The hearing mechanism is an amazingly intricate system. Sound is generated by a source that sends out air pressure waves.

These pressure waves reach the eardrum, or tympanic membrane, which vibrates at a rate and magnitude proportional to the nature of the waves.

The tympanic membrane transforms this vibration into mechanical energy in the middle ear, which in turn converts it to hydraulic energy in the fluid of the inner ear.

The hydraulic energy stimulates the sensory cells of the inner ear, which send electrical impulses to the auditory nerve, brainstem, and cortex.

But the passive reception of auditory information is only the beginning.

The listener brings to bear upon these acoustic waves attention to the sound, differentiation of the sound from background noise, and experience with similar sounds.

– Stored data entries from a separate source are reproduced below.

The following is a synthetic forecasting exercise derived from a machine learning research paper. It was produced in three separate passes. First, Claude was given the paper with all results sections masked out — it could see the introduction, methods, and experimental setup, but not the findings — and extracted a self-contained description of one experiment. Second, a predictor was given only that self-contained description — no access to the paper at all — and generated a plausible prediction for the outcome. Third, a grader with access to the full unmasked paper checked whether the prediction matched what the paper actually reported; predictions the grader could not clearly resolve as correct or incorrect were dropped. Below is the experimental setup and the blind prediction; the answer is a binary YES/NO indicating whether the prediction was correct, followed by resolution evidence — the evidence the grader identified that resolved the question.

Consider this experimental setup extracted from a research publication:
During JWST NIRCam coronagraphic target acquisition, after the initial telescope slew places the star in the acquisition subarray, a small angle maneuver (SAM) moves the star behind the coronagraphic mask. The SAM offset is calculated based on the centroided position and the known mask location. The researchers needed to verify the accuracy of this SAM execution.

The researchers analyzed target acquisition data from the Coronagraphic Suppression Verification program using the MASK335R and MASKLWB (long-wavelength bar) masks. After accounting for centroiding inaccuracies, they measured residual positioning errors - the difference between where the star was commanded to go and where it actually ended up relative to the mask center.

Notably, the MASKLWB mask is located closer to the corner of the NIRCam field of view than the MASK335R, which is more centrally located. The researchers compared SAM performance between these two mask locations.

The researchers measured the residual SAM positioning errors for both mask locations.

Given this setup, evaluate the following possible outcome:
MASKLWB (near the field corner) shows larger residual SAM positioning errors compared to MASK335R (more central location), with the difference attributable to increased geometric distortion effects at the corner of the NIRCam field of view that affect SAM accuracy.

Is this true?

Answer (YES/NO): YES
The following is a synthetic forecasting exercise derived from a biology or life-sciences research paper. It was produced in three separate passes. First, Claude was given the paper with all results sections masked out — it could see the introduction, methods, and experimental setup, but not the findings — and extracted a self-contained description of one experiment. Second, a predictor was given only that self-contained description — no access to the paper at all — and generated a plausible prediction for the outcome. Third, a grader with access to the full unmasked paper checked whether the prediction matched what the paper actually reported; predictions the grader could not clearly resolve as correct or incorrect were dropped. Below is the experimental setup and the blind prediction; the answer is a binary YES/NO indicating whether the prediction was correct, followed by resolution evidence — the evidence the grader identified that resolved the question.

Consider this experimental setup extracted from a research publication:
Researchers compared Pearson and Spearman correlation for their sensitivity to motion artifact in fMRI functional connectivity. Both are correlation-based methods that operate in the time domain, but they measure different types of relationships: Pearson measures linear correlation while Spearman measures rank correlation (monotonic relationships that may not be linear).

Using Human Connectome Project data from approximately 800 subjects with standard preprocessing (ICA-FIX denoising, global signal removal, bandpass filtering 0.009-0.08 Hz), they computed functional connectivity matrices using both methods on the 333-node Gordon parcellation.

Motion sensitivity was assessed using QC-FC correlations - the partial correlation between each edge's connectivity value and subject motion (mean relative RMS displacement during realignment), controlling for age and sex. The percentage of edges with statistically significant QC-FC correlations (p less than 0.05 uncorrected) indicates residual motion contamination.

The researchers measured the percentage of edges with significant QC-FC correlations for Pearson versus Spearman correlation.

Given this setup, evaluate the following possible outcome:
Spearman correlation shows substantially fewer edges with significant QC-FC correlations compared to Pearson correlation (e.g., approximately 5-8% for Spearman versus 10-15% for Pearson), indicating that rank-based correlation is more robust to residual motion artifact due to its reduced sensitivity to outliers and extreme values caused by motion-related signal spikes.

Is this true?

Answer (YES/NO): NO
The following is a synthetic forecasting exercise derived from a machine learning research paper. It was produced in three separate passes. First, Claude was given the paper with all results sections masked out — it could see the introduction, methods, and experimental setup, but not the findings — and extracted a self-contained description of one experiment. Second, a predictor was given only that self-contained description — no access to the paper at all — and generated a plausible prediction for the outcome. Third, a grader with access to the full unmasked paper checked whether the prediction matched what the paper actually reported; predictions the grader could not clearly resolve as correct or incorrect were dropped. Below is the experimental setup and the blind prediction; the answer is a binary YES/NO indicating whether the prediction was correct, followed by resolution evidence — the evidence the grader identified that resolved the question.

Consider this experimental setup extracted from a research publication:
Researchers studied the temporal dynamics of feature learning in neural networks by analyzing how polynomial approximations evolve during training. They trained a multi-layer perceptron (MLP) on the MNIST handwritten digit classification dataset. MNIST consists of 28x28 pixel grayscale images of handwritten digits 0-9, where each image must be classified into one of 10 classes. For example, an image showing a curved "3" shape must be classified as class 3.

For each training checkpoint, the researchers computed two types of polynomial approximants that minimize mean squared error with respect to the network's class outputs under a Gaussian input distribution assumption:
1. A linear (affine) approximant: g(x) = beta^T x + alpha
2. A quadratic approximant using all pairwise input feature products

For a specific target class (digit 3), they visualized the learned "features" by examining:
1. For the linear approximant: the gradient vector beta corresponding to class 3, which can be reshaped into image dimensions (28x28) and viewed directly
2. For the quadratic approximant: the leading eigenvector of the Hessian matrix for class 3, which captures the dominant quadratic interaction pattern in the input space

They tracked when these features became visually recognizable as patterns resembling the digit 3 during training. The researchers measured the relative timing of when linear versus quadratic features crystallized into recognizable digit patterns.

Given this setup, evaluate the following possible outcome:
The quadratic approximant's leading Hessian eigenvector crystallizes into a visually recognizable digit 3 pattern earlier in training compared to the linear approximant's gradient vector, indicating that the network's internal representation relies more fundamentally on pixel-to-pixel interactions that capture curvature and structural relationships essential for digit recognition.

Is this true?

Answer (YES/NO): NO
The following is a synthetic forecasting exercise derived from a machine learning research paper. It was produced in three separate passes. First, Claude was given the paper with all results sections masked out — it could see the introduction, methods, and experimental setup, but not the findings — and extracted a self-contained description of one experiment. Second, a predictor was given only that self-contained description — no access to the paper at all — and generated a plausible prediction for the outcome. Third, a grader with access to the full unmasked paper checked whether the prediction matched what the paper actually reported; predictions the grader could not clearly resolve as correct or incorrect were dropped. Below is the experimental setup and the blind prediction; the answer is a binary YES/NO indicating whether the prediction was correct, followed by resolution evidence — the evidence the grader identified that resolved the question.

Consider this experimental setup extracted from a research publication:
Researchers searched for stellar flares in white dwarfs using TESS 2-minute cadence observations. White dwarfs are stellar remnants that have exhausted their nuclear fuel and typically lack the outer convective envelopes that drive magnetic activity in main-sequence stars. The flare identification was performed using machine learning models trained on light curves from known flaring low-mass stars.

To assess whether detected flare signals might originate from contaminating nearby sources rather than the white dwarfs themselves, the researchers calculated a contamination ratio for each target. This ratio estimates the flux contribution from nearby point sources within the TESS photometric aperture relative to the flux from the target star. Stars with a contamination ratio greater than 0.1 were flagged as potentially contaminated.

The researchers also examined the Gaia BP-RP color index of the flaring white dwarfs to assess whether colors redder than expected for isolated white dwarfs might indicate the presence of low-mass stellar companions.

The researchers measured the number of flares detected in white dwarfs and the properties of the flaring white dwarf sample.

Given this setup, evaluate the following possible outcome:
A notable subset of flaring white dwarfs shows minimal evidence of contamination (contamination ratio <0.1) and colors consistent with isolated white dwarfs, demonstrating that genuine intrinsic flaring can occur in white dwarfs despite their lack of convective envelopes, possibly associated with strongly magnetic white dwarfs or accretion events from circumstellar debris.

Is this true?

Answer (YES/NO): NO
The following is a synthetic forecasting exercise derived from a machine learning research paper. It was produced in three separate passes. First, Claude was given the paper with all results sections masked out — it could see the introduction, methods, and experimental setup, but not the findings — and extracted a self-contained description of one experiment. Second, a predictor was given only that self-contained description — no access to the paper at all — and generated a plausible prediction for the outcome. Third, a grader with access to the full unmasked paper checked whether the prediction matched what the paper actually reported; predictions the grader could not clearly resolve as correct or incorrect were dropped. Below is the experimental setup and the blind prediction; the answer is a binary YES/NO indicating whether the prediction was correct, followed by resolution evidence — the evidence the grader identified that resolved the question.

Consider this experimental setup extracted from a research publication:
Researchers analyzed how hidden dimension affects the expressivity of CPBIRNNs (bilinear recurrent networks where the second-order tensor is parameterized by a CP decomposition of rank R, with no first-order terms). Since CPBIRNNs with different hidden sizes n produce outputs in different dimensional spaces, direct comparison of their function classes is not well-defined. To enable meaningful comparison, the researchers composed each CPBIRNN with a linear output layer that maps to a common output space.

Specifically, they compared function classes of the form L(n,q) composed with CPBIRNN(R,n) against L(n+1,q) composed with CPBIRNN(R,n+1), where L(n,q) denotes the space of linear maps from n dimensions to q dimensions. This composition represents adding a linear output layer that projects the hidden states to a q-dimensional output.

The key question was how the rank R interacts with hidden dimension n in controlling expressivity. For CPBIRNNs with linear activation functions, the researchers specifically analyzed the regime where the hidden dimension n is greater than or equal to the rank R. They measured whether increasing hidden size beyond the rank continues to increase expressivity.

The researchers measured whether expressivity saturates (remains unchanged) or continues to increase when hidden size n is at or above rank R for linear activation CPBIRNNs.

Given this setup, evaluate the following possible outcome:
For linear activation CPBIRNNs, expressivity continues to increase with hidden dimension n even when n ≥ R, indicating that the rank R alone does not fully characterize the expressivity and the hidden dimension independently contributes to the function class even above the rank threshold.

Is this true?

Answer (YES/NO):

The listener then puts all of these aspects of audition into the context of the moment to identify the nature of a sound.


That simple sounds can be identified is testimony to the exquisite sensitivity of the auditory system.

Now imagine the intricacy of identifying numerous sounds that have been molded together to create speech.

These sounds of speech are made up of pressure waves that by themselves carry no meaning.

When they are put together in a certain order and processed by a normally functioning auditory system, they take on the characteristics of speech, which is then processed further to reveal the meaning of what has been said.